Not necessary to go 43.9 to go sub-1:40. A combo of 45-mid and 3:30 capability might be enough to go 48.7/50.2.
Coe's open 400 PR was 46.87 but on at least two occasions he ran 45.5/45.6 for relay legs (1979 European Cup/1981 Eng vs USA a few days before his 1:41) and demonstrated phenomenal kick on other occasions. Block starts were not his skill but in these relays he beat US national 400m finalists and Olympic 400m relay medalists he was matched up against head to head (e.g. Tozzi of Italy).
Important point... bear in mind that his 400 relay PRs were set during the same seasons he broke mile WRs, not in different seasons with different training. The fact he ran 1:41.73 with nobody remotely close after he blew by Konchellah before 500, and it was an early season run for him, and the race was run very late, partly because of the Lewis fake-WR in the 100, should also be taken into account. He was himself surprised by this result, suggesting he was not maxed out for the season. He later stated his aim for this race was to improve his early season marker with a ~1:43. Maybe as a result of this unexpectedly fast time he did not attempt the 800WR again that season, instead running 15s and miles and the 1k WR. No other 15/mile WR has run remotely as fast as Coe over 400 during the SAME SEASON he set the mid-d times.

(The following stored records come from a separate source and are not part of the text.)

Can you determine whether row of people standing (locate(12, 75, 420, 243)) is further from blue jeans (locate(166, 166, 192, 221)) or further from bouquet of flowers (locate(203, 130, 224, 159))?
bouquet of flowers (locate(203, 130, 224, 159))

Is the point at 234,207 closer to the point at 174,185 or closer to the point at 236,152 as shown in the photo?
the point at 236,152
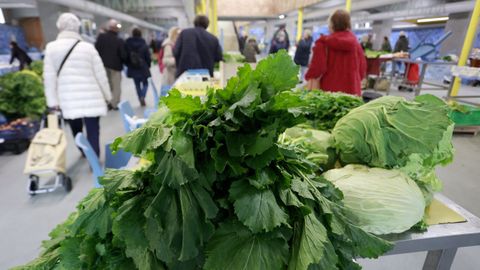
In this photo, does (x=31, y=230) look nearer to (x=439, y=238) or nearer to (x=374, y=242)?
(x=374, y=242)

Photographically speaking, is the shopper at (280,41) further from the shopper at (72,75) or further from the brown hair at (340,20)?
the shopper at (72,75)

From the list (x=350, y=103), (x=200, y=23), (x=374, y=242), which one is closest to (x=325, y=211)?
(x=374, y=242)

Kipketer's 1997 WR run at Zurich was insane and he could have gone absolutely miles faster than 1:41.24 with a more realistic distribution of effort. That first 200 of 22.9/23.0 was ridiculous. Had he run 48.5 off 23-mid/25 even instead of 48.10 off 22.9/23.0 then he would have finished well under 1:41, likely he would still hold the WR. The difference between an even 48.5/6 and a wildly positive split 48.1 for the first lap of an 800 is monumental at this razor-edge level. I thought a WR effort was blown and I was quite surprised that he continued to move as well as he did in the home stretch. Nobody else has ever run that fast through 400 and finished even competently.

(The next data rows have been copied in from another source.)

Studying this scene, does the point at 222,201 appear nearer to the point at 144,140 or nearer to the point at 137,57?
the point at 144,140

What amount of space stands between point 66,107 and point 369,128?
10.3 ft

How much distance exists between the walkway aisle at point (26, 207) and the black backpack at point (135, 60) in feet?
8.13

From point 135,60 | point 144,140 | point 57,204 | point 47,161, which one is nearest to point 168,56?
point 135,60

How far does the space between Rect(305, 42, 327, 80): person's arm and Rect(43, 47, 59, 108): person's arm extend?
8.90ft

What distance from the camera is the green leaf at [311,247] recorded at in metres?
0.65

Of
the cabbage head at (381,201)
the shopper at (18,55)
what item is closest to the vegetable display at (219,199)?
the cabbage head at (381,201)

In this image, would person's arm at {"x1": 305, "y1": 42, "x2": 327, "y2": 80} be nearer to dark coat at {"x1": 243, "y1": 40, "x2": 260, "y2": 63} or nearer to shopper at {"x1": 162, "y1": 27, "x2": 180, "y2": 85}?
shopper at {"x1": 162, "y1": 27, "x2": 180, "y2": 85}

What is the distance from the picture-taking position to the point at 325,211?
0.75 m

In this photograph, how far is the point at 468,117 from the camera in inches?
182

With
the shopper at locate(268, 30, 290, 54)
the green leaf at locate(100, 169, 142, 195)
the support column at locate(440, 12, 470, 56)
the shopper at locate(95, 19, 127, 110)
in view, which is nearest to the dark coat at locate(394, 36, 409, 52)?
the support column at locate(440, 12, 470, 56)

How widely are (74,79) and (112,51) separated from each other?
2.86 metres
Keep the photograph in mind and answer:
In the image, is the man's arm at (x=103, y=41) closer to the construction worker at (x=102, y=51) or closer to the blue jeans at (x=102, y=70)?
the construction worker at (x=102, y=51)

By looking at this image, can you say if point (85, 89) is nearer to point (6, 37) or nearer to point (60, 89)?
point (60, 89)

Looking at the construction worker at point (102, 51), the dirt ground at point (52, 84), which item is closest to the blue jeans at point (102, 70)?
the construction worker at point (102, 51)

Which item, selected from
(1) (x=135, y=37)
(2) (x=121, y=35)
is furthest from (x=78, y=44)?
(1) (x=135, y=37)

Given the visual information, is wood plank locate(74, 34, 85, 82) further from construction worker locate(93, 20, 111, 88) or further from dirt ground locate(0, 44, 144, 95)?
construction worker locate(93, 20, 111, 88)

The whole uneven pace situation reminded me of Coe's 1981 1500 at Stockholm with that 52.4/1:49.1 opening i.e. a total waste of a supreme athlete in lifetime peak condition to run a monumental time..an opportunity that might never come again for that athlete.
His subsequent 1:41.11WR was run more evenly but I don't think he was quite at the same incredible peak as at Zurich.

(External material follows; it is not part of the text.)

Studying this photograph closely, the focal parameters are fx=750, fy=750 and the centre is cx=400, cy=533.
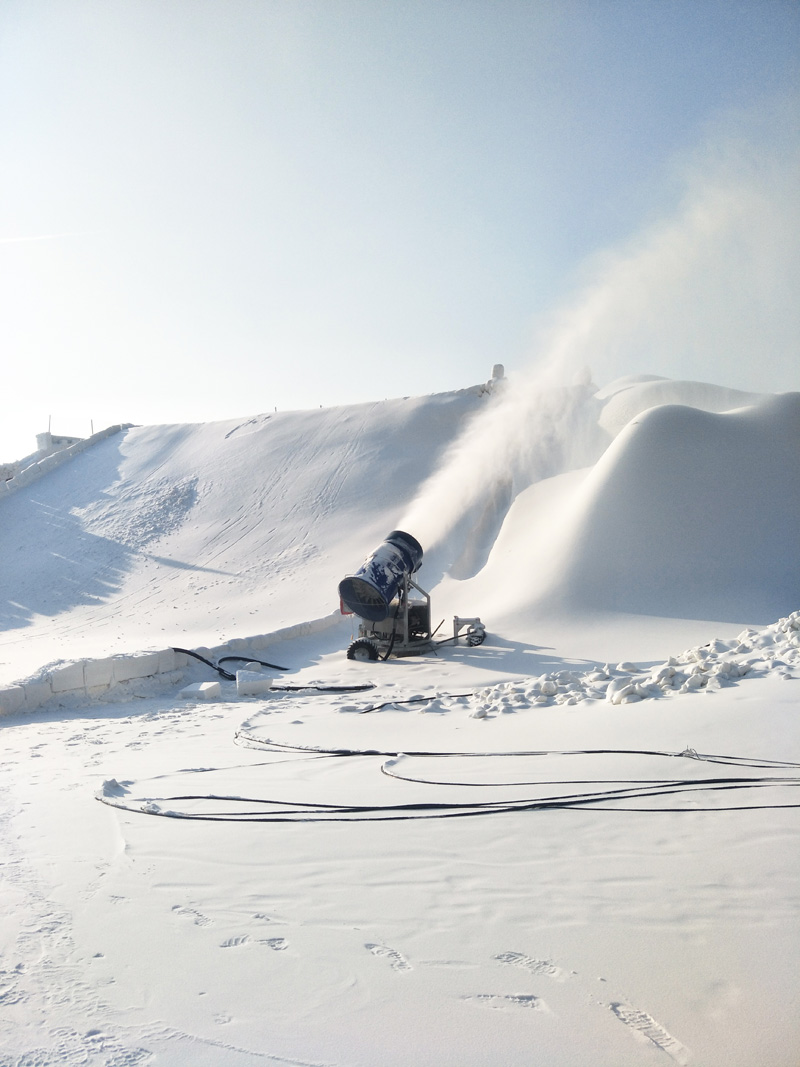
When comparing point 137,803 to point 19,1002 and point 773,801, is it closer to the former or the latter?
point 19,1002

Also his 1:42.67 indoor run in March indicated a potential for sub-1:41 that season. The differential for most athletes in this range is much greater than indicated. That time is still the indoor WR and has not been approached remotely. Therefore, it stands as a testament to what Kipketer could do with ideal pacing in his peak season and indicates his outdoor time was sub-optimal.
Kipketer had a fluency and turnover that even Rudisha could not match. I can't believe that Kipketer could not run 44-high at 400 at that time in an optimal race. However his 15 wasn't that great, in the Symmonds 3:34/5 class.
So from an athlete performance indicator pov, maybe ~45.5/3:30 will demonstrate the capacity. In the actual race, 73.5 at 600 is needed with the classic 26.4 close. So 48.5 at 400, even split.
Like a lot of posters above, I don't think anybody racing now is close to being able to do this. 1:42-high last season WL. Amos is the last athlete to break 1:42 and even that run was now five years ago. It was seven years before that for the next previous sub-1:42 mark. IF Amos trained differently and harnessed his 44-high form to a low-3:30 15 then he would be closest but it's too late for that now.